Il faut le dire sans détour : sur le parc d’autocars de tourisme, les véhicules équipés d’un élévateur et d’emplacements pour fauteuil restent minoritaires. La difficulté tient à leur disponibilité bien plus qu’à la bonne volonté des transporteurs, et elle se règle par l’anticipation.
La conséquence pratique est simple : si une personne de votre groupe voyage en fauteuil, ou monte difficilement des marches, dites-le dans la demande initiale. Ce point conditionne le véhicule, donc le devis. Signalé après coup, il oblige à tout reprendre.
Ce que « véhicule accessible » recouvre
Un autocar accessible dispose d’un élévateur ou d’une rampe permettant l’embarquement en fauteuil, et d’un ou deux emplacements équipés d’ancrages pour immobiliser le fauteuil pendant le trajet. Ce sont deux équipements distincts : l’un permet de monter, l’autre permet de voyager en sécurité.
Un autocar de tourisme standard ne dispose ni de l’un ni de l’autre. Son accès se fait par trois à quatre marches, ce qui suffit à écarter une partie des situations bien au-delà du seul fauteuil roulant.
Le fauteuil en soute
Quand la personne peut prendre place sur un siège, le fauteuil pliant voyage en soute. C’est la solution la plus courante et la plus souple : elle ne demande pas de véhicule spécifique, seulement d’être annoncée pour réserver le volume et prévoir l’aide à l’embarquement.

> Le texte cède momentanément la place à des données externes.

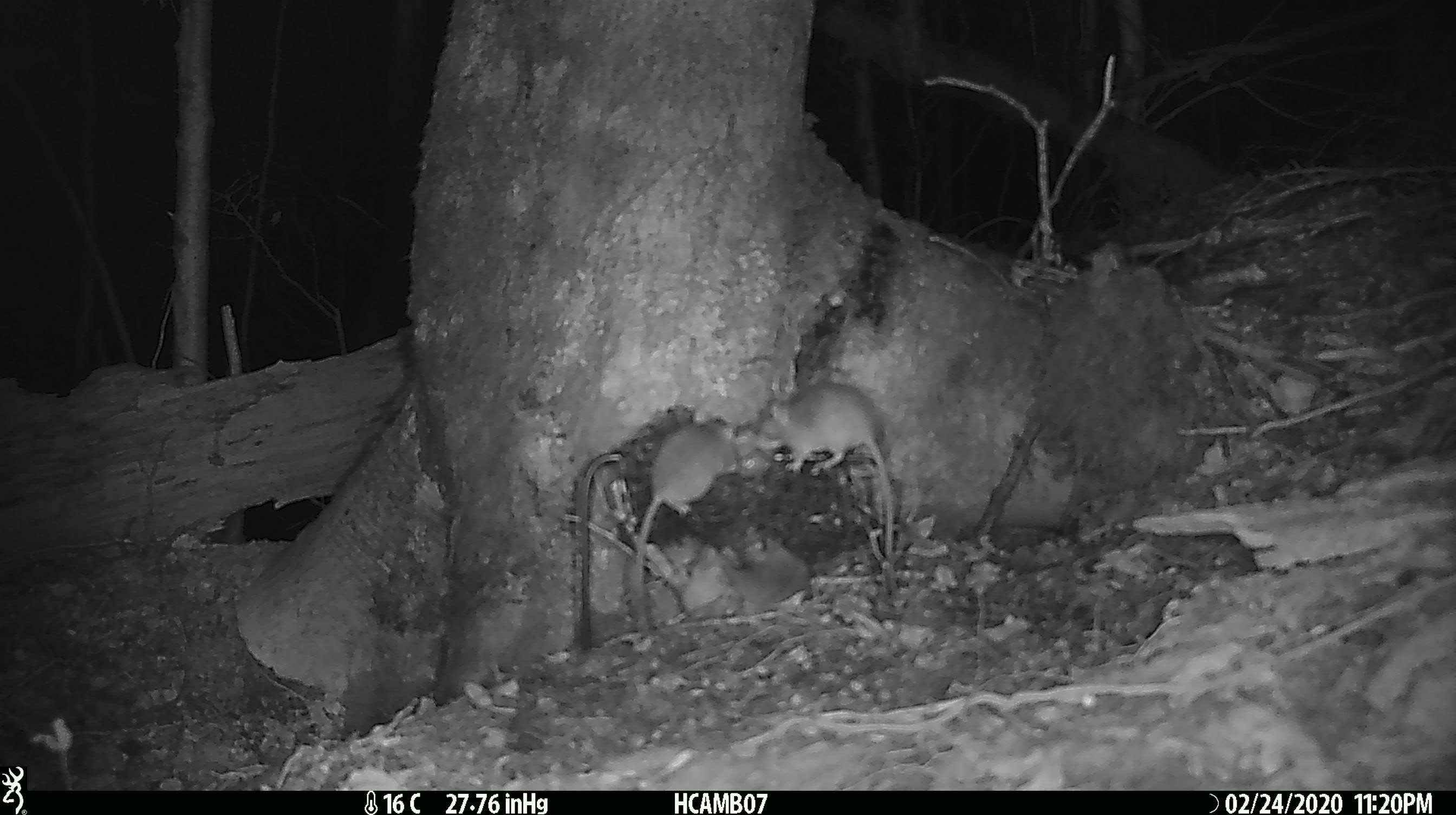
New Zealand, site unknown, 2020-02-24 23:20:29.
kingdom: Animalia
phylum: Chordata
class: Mammalia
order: Rodentia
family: Muridae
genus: Mus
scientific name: Mus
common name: mouse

Elle ne convient évidemment pas à un fauteuil électrique, dont le poids et l’encombrement relèvent d’un autre traitement, ni aux situations où la personne ne peut pas quitter son fauteuil.
L’accompagnement
Le conducteur d’un autocar n’est pas un accompagnant : sa responsabilité porte sur le véhicule et la conduite, et il ne peut pas assurer une aide individuelle continue pendant le trajet.
Sur un déplacement de groupe, l’accompagnement se prévoit donc du côté de l’organisateur. Cela vaut aussi pour les temps d’attente et les arrêts, où les besoins se manifestent souvent davantage que pendant le roulage.
Ce qu’il faut préciser dans la demande
Trois informations suffisent à orienter la réponse : le nombre de personnes concernées, le type de fauteuil ou d’aide à la mobilité, et la capacité ou non à prendre place sur un siège. Ajoutez-y les contraintes du point de prise en charge, qui pèsent autant que le véhicule.
Avec ces éléments, la réponse tombe dès le devis : véhicule équipé disponible ou non, à quelle date, à quelles conditions. Sans eux, elle arrive trop tard.
Sources
Cette page décrit la réglementation applicable au transport de voyageurs à la date de sa publication. Elle ne remplace pas les textes officiels, qui font seuls autorité.